Akkoord dat in een vacuum TA onzinnig is. Maar als er genoeg mensen zijn die er in geloven (en algoritmes die er naar handelen) wordt het een self-fulfilling prophecy. En dan werkt het misschien wel. Niet om de reden dat het hoort te werken, maar omdat de "regels" door genoeg gebruikers worden geloofd die er dan naar handelen.
Ja maar als daar 'technische' indicatoren voor zijn, dan zou dat gemakkelijk kunnen gefrontrunned worden door algo's (wat trouwens gebeurde vroeger door de Goldman Sachsen van de wereld en dan soms korte periode lukte).
Dat je dat zelf aan je pc probeert met de meest basic 'signalen', lijkt mij moedig, maar nogal onrealistisch dat dat beter zou doen dan die algo's of een index op lange termijn.

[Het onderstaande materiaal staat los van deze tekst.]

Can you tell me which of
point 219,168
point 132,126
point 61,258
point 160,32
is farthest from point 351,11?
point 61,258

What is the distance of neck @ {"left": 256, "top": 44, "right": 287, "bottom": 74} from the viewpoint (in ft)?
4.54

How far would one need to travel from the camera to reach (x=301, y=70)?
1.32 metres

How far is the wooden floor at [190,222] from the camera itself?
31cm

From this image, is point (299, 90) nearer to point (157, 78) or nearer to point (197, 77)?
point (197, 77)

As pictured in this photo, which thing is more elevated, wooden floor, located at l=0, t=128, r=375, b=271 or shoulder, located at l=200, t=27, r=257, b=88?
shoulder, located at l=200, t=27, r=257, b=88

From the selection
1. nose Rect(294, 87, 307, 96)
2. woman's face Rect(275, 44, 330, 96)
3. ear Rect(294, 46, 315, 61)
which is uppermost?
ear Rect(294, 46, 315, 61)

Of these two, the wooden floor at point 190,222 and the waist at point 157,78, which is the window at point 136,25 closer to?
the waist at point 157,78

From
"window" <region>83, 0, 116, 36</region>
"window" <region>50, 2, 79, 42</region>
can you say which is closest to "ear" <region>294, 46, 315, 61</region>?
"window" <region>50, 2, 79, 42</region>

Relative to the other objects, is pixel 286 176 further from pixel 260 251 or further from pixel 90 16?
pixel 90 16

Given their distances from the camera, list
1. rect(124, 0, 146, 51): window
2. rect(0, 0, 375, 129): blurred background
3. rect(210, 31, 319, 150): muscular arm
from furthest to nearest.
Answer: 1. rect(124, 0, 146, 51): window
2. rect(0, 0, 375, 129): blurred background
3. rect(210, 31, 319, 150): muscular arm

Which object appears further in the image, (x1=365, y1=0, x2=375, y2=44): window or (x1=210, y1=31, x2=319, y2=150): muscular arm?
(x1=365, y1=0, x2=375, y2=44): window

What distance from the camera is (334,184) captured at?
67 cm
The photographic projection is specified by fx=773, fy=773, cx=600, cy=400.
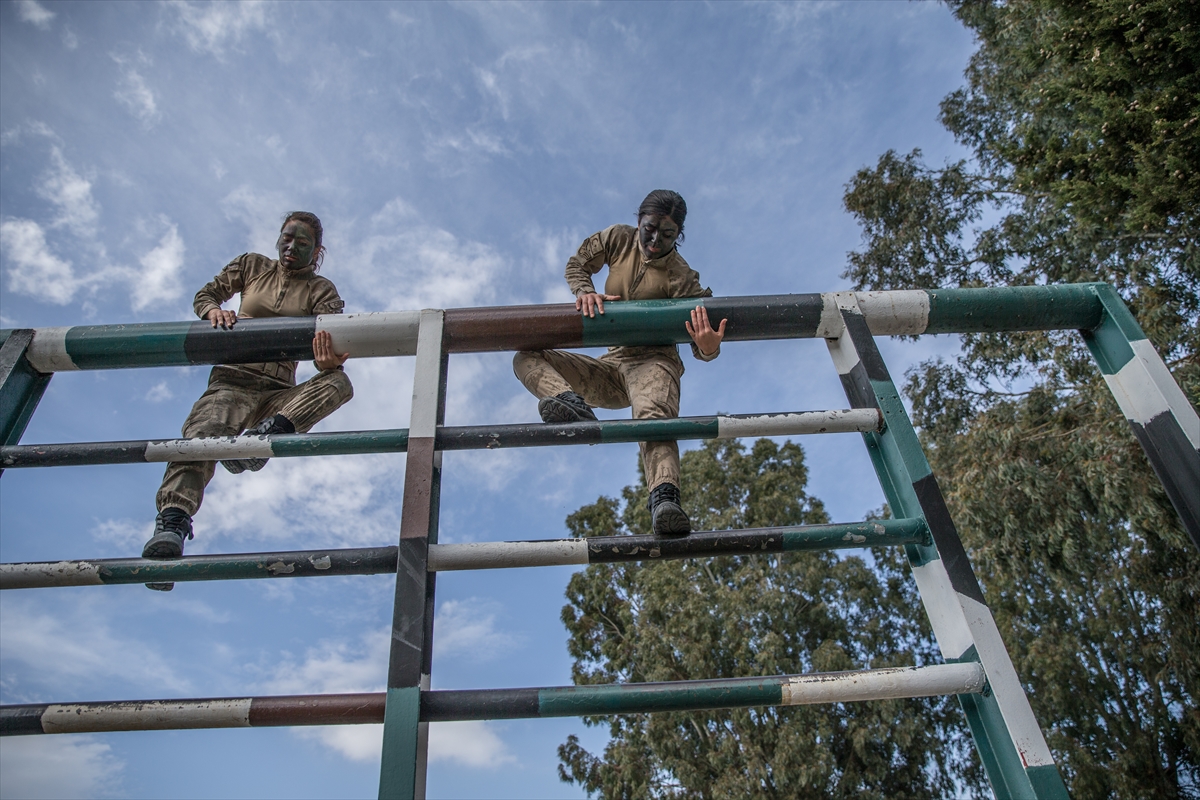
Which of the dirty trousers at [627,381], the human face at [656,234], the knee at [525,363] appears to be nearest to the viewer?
the dirty trousers at [627,381]

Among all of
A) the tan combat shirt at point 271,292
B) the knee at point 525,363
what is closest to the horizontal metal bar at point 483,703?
the knee at point 525,363

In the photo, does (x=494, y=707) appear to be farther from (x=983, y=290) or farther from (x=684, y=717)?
(x=684, y=717)

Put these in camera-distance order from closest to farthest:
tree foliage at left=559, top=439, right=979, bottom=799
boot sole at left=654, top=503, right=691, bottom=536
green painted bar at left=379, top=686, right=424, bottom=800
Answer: green painted bar at left=379, top=686, right=424, bottom=800 → boot sole at left=654, top=503, right=691, bottom=536 → tree foliage at left=559, top=439, right=979, bottom=799

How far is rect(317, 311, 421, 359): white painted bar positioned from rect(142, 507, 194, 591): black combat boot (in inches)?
25.9

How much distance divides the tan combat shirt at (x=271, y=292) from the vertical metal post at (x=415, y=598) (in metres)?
1.19

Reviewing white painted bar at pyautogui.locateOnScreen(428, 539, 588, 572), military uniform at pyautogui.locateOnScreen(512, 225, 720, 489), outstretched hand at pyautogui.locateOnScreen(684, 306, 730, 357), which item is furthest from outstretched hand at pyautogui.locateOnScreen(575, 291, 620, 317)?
white painted bar at pyautogui.locateOnScreen(428, 539, 588, 572)

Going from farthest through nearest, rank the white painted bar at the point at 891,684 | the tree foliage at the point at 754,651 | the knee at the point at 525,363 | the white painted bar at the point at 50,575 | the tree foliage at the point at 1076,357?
the tree foliage at the point at 754,651 → the tree foliage at the point at 1076,357 → the knee at the point at 525,363 → the white painted bar at the point at 50,575 → the white painted bar at the point at 891,684

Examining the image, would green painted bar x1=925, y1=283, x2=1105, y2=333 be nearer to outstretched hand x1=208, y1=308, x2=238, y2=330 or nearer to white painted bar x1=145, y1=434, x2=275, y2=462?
white painted bar x1=145, y1=434, x2=275, y2=462

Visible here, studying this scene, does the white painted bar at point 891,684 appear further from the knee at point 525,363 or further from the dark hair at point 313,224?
the dark hair at point 313,224

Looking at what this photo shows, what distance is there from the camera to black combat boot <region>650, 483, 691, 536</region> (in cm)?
178

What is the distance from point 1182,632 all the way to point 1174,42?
6.67m

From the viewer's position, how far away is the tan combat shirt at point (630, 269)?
2.81m

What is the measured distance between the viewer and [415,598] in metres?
1.42

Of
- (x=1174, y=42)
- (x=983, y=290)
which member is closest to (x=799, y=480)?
(x=1174, y=42)
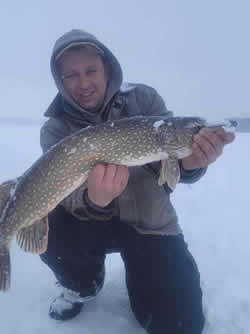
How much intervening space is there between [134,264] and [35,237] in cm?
74

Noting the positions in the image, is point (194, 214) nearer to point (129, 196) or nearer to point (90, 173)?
point (129, 196)

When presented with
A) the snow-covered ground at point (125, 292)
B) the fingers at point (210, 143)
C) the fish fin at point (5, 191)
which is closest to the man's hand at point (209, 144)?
the fingers at point (210, 143)

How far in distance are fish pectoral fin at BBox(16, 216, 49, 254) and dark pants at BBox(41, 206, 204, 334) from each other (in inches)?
7.3

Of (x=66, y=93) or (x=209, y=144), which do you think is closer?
(x=209, y=144)

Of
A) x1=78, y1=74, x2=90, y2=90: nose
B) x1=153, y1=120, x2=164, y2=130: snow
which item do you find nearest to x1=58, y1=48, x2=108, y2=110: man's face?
x1=78, y1=74, x2=90, y2=90: nose

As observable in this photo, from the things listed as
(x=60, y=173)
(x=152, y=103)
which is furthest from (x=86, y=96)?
(x=60, y=173)

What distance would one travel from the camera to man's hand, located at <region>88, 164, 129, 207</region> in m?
1.97

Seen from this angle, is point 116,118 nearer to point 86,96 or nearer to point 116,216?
point 86,96

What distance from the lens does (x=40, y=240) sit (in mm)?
1965

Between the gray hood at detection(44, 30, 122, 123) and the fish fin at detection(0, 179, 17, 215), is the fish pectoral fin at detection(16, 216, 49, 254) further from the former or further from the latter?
the gray hood at detection(44, 30, 122, 123)

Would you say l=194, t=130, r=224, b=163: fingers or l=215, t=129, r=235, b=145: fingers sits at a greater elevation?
l=215, t=129, r=235, b=145: fingers

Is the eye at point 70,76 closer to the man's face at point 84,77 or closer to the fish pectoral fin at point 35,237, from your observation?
the man's face at point 84,77

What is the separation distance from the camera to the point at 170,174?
209 centimetres

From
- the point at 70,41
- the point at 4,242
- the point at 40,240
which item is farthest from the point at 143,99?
the point at 4,242
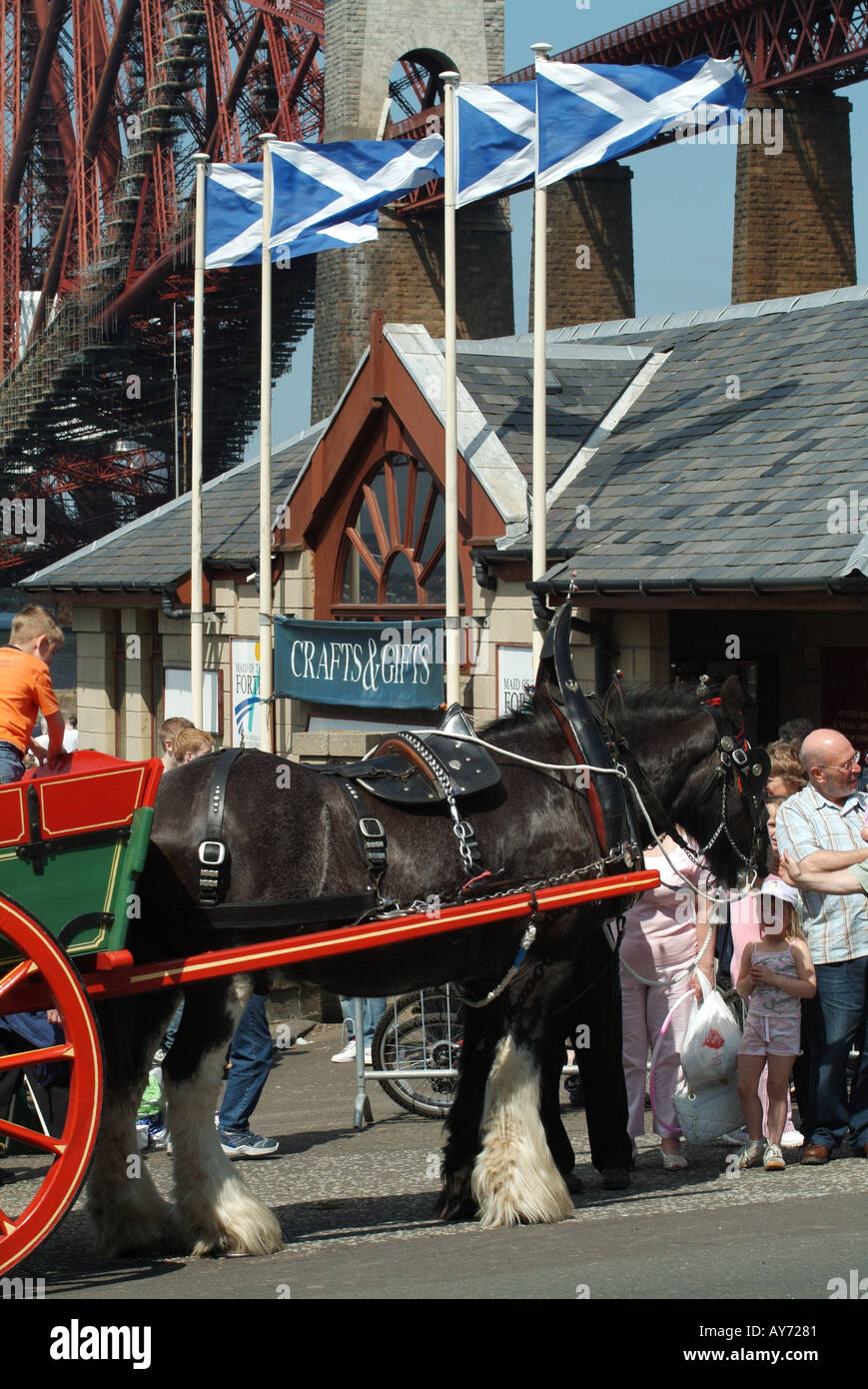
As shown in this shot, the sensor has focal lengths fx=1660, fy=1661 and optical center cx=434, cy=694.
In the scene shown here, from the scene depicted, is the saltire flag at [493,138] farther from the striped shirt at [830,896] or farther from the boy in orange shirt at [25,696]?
the boy in orange shirt at [25,696]

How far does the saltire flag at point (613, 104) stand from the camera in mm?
12883

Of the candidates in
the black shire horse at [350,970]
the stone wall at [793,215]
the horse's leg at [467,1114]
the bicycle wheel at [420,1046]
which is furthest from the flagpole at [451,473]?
the stone wall at [793,215]

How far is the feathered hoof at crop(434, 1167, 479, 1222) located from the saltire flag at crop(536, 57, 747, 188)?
921 centimetres

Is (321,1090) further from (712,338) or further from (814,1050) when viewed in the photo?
(712,338)

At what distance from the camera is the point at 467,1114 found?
6.31 metres

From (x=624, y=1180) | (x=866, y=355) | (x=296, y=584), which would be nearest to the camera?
(x=624, y=1180)

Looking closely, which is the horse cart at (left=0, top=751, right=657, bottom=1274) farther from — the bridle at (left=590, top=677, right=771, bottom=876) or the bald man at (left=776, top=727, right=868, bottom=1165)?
the bald man at (left=776, top=727, right=868, bottom=1165)

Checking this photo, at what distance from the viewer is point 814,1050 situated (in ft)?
24.0

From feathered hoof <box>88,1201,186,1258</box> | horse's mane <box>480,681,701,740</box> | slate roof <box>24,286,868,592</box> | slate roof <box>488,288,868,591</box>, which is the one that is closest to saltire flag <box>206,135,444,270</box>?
slate roof <box>24,286,868,592</box>

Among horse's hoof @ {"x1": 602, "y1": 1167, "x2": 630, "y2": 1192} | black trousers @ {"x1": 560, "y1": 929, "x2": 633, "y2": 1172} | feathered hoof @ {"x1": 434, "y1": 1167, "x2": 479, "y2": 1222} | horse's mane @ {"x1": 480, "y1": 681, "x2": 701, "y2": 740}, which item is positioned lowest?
horse's hoof @ {"x1": 602, "y1": 1167, "x2": 630, "y2": 1192}

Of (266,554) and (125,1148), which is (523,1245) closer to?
(125,1148)

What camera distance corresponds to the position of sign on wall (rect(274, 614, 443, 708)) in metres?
15.2
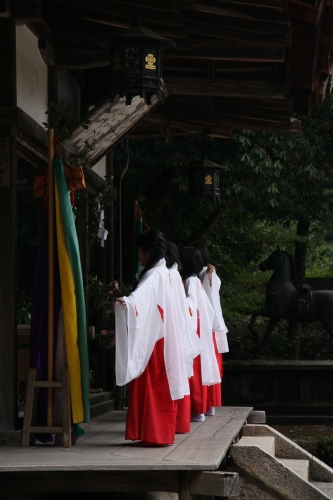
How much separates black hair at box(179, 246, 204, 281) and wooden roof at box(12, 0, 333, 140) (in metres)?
1.71

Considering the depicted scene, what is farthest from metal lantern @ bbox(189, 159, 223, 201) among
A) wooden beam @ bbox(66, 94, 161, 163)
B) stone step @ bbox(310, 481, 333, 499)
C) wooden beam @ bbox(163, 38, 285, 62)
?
stone step @ bbox(310, 481, 333, 499)

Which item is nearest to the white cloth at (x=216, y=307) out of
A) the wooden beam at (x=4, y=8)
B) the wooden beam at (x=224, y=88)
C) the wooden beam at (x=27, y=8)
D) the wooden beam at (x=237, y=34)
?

Wat betreft psychologische marktschommelingen voorspellen, bestaat daar al lang een beschrijving van (met het risico weer als pseudo intellectueel beschimpt te worden, maar ik kan er ook niet aan doen dat alles wat hier verkondigd wordt al 500x debunked is, als je wat interesse hebt in wat vroeger ook geprobeerd werd):
Keynes, 'The general theory', hoofdstuk 12, deel 5:
It happens, however, that the energies and skill of the professional investor and speculator are mainly occupied otherwise. For most of these persons are, in fact, largely concerned, not with making superior long-term forecasts of the probable yield of an investment over its whole life, but with
foreseeing changes in the conventional basis of valuation a short time ahead of the general public. They are concerned, not with what an investment is really worth to a man who buys it “for keeps”, but with what the market will value it at, under the influence of mass psychology, three months or a year hence.
This battle of wits to anticipate the basis of conventional valuation a few months hence, rather than the prospective yield of an investment over a long term of years, does not even require gulls amongst the public to feed the maws of the professional; — it can be played by professionals amongst themselves. Nor is it necessary that anyone should keep his simple faith in the conventional basis of valuation having any genuine long-term validity. For it is, so to speak,
a game of Snap, of Old Maid, of Musical Chairs — a pastime in which he is victor who says Snap neither too soon nor too late, who passes the Old Maid to his neighbour before the game is over, who secures a chair for himself when the music stops. These games can be played with zest and enjoyment, though all the players know that it is the Old Maid which is circulating, or that when the music stops some of the players will find themselves unseated.
It is not a case of choosing those which, to the best of one’s judgment, are really the prettiest, nor even those which average opinion genuinely thinks the prettiest.
We have reached the third degree where we devote our intelligences to anticipating what average opinion expects the average opinion to be. And there are some, I believe, who practise the fourth, fifth and higher degrees.
If the reader interjects that there must surely be large profits to be gained from the other players in the long run by a skilled individual who, unperturbed by the prevailing pastime, continues to
purchase investments on the best genuine long-term expectations he can frame (= fundamentele analyse), he must be answered, first of all, that there are, indeed, such serious-minded individuals and that it makes a vast difference to an investment market whether or not they predominate in their influence over the game-players.
Moreover, life is not long enough; —
human nature desires quick results, there is a peculiar zest in making money quickly, and remoter gains are discounted by the average man at a very high rate. The game of professional investment is intolerably boring and over-exacting to anyone who is entirely exempt from the gambling instinct; whilst he who has it must pay to this propensity the appropriate toll.